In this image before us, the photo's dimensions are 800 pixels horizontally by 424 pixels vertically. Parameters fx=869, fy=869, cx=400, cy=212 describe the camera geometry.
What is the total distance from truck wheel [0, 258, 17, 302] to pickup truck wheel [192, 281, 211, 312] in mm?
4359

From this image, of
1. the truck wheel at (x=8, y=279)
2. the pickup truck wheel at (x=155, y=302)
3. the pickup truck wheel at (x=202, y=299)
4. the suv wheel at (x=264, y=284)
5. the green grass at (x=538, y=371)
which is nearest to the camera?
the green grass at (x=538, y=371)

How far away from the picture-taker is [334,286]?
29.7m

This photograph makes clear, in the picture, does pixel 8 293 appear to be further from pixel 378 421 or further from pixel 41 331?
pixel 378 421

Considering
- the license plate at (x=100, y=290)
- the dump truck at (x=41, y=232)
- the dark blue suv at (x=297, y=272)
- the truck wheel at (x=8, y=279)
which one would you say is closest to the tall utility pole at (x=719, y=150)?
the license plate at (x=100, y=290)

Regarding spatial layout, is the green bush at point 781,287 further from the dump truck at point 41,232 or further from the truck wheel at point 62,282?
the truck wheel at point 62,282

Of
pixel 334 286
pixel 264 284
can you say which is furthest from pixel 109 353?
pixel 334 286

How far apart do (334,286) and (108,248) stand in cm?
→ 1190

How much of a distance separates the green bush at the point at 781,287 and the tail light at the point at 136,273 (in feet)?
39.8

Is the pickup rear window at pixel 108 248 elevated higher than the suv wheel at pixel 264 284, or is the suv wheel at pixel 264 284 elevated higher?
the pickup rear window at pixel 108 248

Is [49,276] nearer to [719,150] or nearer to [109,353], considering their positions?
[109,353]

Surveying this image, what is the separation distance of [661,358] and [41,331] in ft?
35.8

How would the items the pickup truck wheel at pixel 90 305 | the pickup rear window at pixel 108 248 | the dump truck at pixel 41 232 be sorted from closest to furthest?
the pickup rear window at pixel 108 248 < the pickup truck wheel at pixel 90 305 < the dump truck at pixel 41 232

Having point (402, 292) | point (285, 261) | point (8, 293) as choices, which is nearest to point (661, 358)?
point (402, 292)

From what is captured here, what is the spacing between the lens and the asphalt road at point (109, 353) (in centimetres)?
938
——
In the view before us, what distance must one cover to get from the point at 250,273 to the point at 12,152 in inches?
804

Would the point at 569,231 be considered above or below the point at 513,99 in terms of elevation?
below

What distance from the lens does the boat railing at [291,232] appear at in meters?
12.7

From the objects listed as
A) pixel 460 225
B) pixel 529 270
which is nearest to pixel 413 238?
——
◆ Problem requirements: Collect every line from the entries above that contains the word "green", treating uppercase and lowercase letters as different.

◆ Complete answer:
5. the green grass at (x=538, y=371)
the green grass at (x=538, y=371)
Regarding spatial layout, is the green bush at point 781,287 further from the dump truck at point 41,232 or further from the truck wheel at point 62,282?
How much of a distance separates the green bush at the point at 781,287 and the tail light at the point at 136,273 (in feet)?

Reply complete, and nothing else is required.